● **What you will do**: Reproduce word for word the lines running from the one containing "Out of (517,250), (587,345), which" through the final line, including both.

--- start Material ---

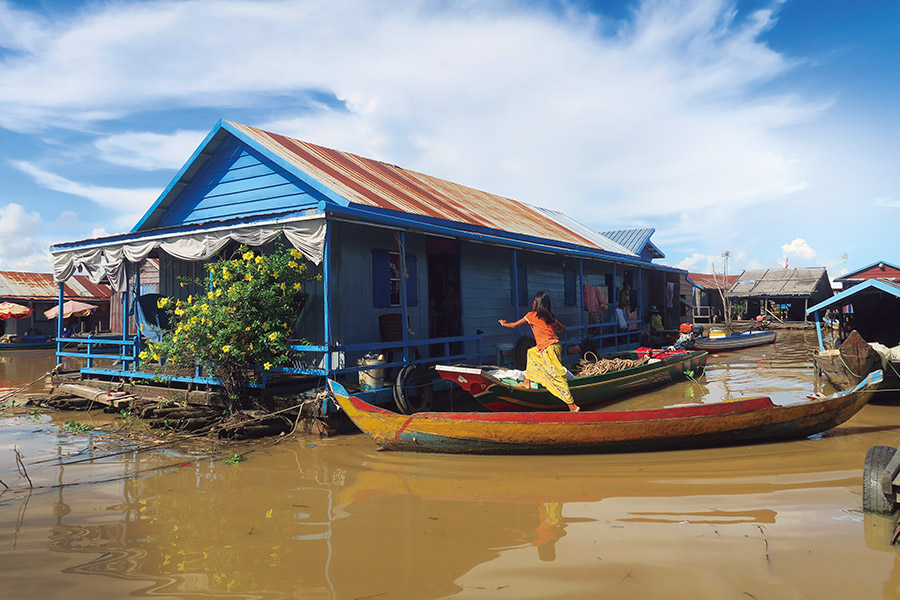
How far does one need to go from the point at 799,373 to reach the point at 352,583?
1505 cm

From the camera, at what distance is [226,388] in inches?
343

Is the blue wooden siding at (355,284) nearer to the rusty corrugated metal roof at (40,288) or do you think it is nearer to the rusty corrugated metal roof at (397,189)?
the rusty corrugated metal roof at (397,189)

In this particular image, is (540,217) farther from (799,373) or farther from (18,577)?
(18,577)

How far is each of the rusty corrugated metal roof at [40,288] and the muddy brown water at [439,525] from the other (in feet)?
80.7

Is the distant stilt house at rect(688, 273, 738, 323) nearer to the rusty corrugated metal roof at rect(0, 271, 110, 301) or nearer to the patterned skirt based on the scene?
the patterned skirt

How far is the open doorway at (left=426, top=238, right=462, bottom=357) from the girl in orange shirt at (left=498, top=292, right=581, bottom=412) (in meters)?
3.97

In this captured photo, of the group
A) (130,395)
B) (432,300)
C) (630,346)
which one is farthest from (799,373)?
(130,395)

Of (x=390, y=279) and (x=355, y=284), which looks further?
(x=390, y=279)

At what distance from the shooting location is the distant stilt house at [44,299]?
90.8 feet

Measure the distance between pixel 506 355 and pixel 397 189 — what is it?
4.79 metres

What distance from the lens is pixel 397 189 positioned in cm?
1259

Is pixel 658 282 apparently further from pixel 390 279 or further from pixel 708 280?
pixel 708 280

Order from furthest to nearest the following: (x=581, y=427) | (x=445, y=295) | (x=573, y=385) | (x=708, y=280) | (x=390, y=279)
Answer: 1. (x=708, y=280)
2. (x=445, y=295)
3. (x=390, y=279)
4. (x=573, y=385)
5. (x=581, y=427)

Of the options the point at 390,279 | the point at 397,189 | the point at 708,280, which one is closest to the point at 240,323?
the point at 390,279
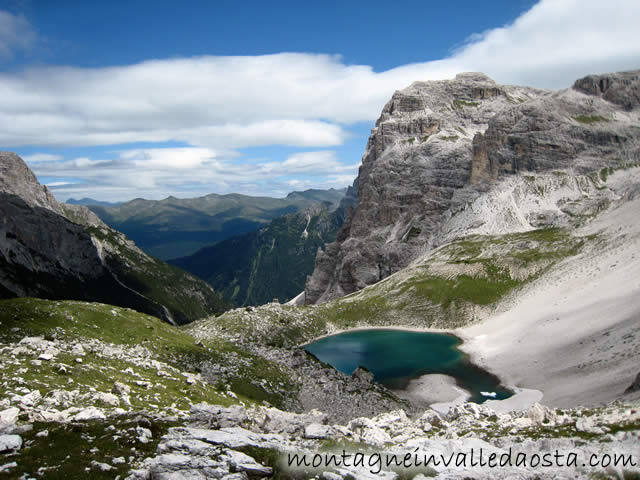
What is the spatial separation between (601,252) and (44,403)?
464 feet

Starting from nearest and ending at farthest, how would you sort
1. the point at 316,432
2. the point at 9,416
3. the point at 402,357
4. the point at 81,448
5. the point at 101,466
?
the point at 101,466 → the point at 81,448 → the point at 9,416 → the point at 316,432 → the point at 402,357

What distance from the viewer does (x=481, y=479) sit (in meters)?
21.2

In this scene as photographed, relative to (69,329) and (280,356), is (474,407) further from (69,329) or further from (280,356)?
(69,329)

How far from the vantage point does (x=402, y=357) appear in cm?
10650

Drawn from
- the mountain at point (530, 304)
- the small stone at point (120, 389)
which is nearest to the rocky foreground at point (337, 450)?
the small stone at point (120, 389)

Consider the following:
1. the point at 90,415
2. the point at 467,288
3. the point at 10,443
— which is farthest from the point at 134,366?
the point at 467,288

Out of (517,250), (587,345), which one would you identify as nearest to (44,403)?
(587,345)

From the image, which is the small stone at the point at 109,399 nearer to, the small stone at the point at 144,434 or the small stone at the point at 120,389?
the small stone at the point at 120,389

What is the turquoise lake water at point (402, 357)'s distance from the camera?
282ft

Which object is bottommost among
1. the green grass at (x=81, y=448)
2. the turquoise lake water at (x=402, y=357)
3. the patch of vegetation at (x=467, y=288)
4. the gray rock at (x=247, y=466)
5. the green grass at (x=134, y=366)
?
the turquoise lake water at (x=402, y=357)

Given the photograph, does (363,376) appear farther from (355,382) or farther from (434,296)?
(434,296)

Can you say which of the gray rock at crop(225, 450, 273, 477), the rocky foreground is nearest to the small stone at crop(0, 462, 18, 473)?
the rocky foreground

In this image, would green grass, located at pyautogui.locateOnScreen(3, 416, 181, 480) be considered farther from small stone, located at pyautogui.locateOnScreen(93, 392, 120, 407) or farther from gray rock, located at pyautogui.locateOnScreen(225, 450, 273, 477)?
small stone, located at pyautogui.locateOnScreen(93, 392, 120, 407)

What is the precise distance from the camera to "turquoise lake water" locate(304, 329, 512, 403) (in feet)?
282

--- end Material ---

● **Finished task**:
Out of (517,250), (587,345), which one would you identify as nearest to (44,403)?
(587,345)

From the image, which is the small stone at the point at 109,399 nearer to, the small stone at the point at 144,434 or the small stone at the point at 120,389?
the small stone at the point at 120,389

What is the turquoise lake water at point (402, 357)'s distance from the camera?
282ft

Which object is bottommost among
1. the green grass at (x=81, y=448)
2. the turquoise lake water at (x=402, y=357)
3. the patch of vegetation at (x=467, y=288)
4. the gray rock at (x=247, y=466)
5. the green grass at (x=134, y=366)
?
the turquoise lake water at (x=402, y=357)

Given the photograph, does (363,376) appear farther from (355,382) or farther from (434,296)?
(434,296)

Can you say which of the gray rock at crop(225, 450, 273, 477), the rocky foreground is nearest to the small stone at crop(0, 462, 18, 473)?
the rocky foreground

In this image, would green grass, located at pyautogui.locateOnScreen(3, 416, 181, 480) be considered farther from small stone, located at pyautogui.locateOnScreen(93, 392, 120, 407) or farther from gray rock, located at pyautogui.locateOnScreen(225, 450, 273, 477)?
small stone, located at pyautogui.locateOnScreen(93, 392, 120, 407)

What is the precise distance from the camera to "turquoise lake water" locate(304, 329, 512, 403) (in feet)?
282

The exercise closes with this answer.